In a context of labor shortage, hiring new staff is becoming an obstacle course for entrepreneurs.


When selecting a candidate, what should be given priority?

Skills or experience?

There are advantages and disadvantages to both approaches.

Academic training

A candidate’s academic and parallel training gives him or her a propensity to adapt well to new technologies and very current organizational models.

A relevant academic background can be a key factor in an organization’s freshness and dynamism.

However, these operational models are sometimes far beyond those of the employer, who does not necessarily keep up with the technical and technological pace of the industry.

Will the new candidate adapt to the organization, or ask the organization to adapt to him/her? Will the employer have to manage conflicts caused by ideological clashes generated by the new candidate’s unwillingness to adapt to the company’s organizational culture?

Work experience

A candidate’s work experience testifies to his or her experience and potential within the organization. It can be an immediate, reliable and stable contribution.

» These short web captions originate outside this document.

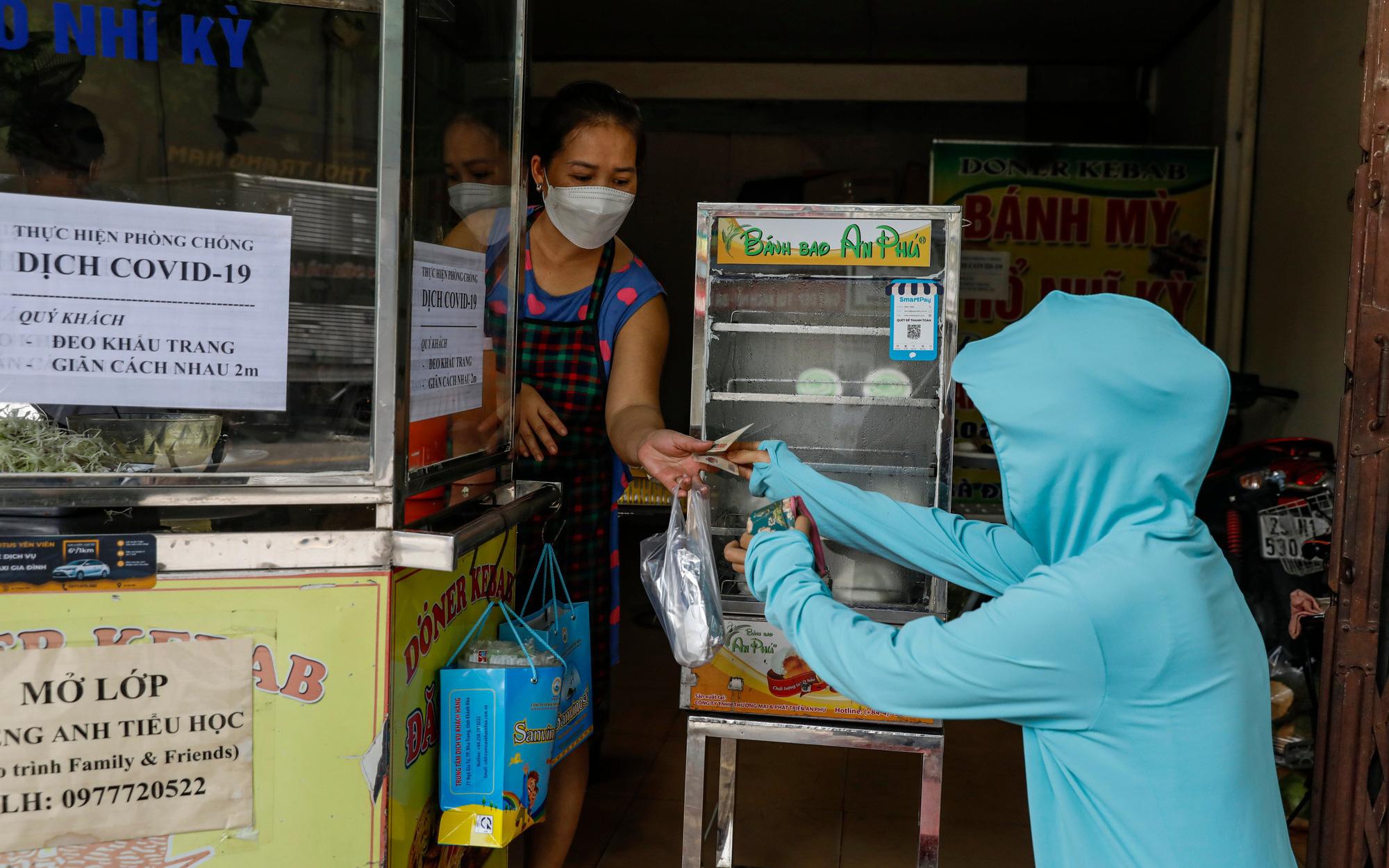 Từ 12h ngày mai, Hà Nội cho mở một số dịch vụ tại nơi không ghi nhận ca COVID cộng đồng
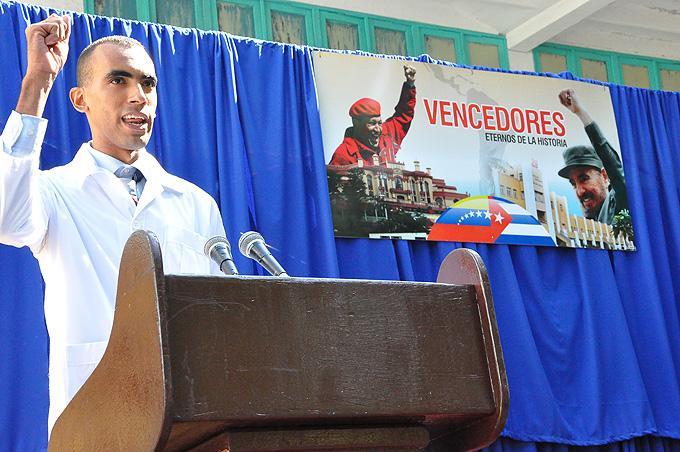 Gradúa nuevos galenos facultad de Ciencias Médicas de Manzanillo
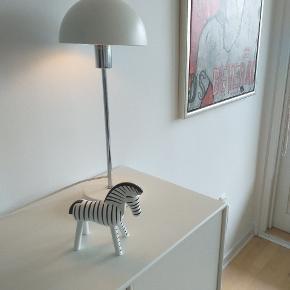 Stilfuld bordlampe 1 år gammel sælges  Np 599 kr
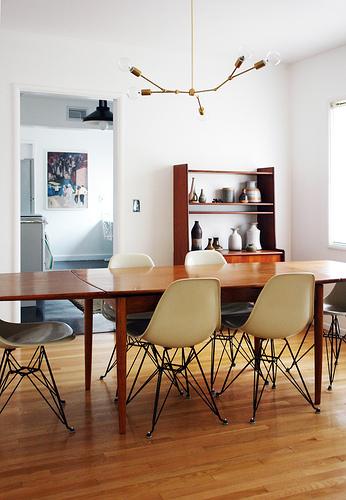 starý nábytok - stôl a príborník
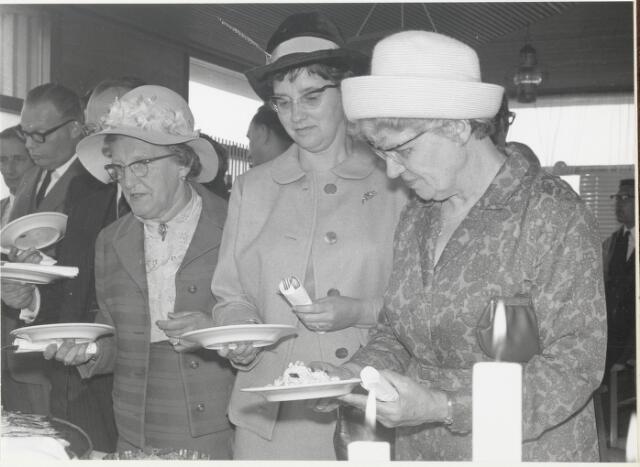 """91704 - Made en Drimmelen. Keuzes maken bij het buffet ter gelegenheid van  de officiële opening van de nieuwe Jachthaven """"De Biesbosch"""""""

It’s important to distinguish between work experience supported by a logical path within an organization, and the experience of a worker who moves quickly from position to position, job to job.

Long time experience working in the same position can demonstrate stability. It may also show that the candidate has reached a personal or organizational ceiling in this position, which may indicate that he or she has reached the threshold of incompetence, or a lack of ambition concealed in a comfort zone consolidated by perfect mastery of his or her field.

Steady progress within the same company may indicate great potential for learning and adaptation.

A very rapid ascent within the organization may indicate a wealth of experience weakened by a lack of mastery of each of the positions held, this ascent probably being characteristic of that of a careerist or opportunist.

Historically, employers chose a mix of academic training and experience that optimized the potential and adaptability of individuals. Nowadays, however, employers are confronted with an increasingly unstable workforce and are constantly renewing their teams, to the point where both approaches are of little importance to them.

The urgency of filling a vacancy means that neither approach is favored, and companies are becoming permissive, adopting internal policies, individual training, and cultural and social adaptability activities, hoping to achieve their individual standards and keeping their teams in place by adherence.

This gives them the opportunity to identify talent that they will then ensure is nurtured in the best interests of the organization.

The optimal solution seems to be in finding the individual who stands out either through academic training or relevant experience, and who has a personality that can grow in an environment geared towards individual development.

The implementation of corporate training policies reflects today’s employment reality, which is one of constant renewal of work teams and constant organizational migration.

The changing economic and social context now necessitates new-generation organizational models that can accommodate the volatility of the workforce.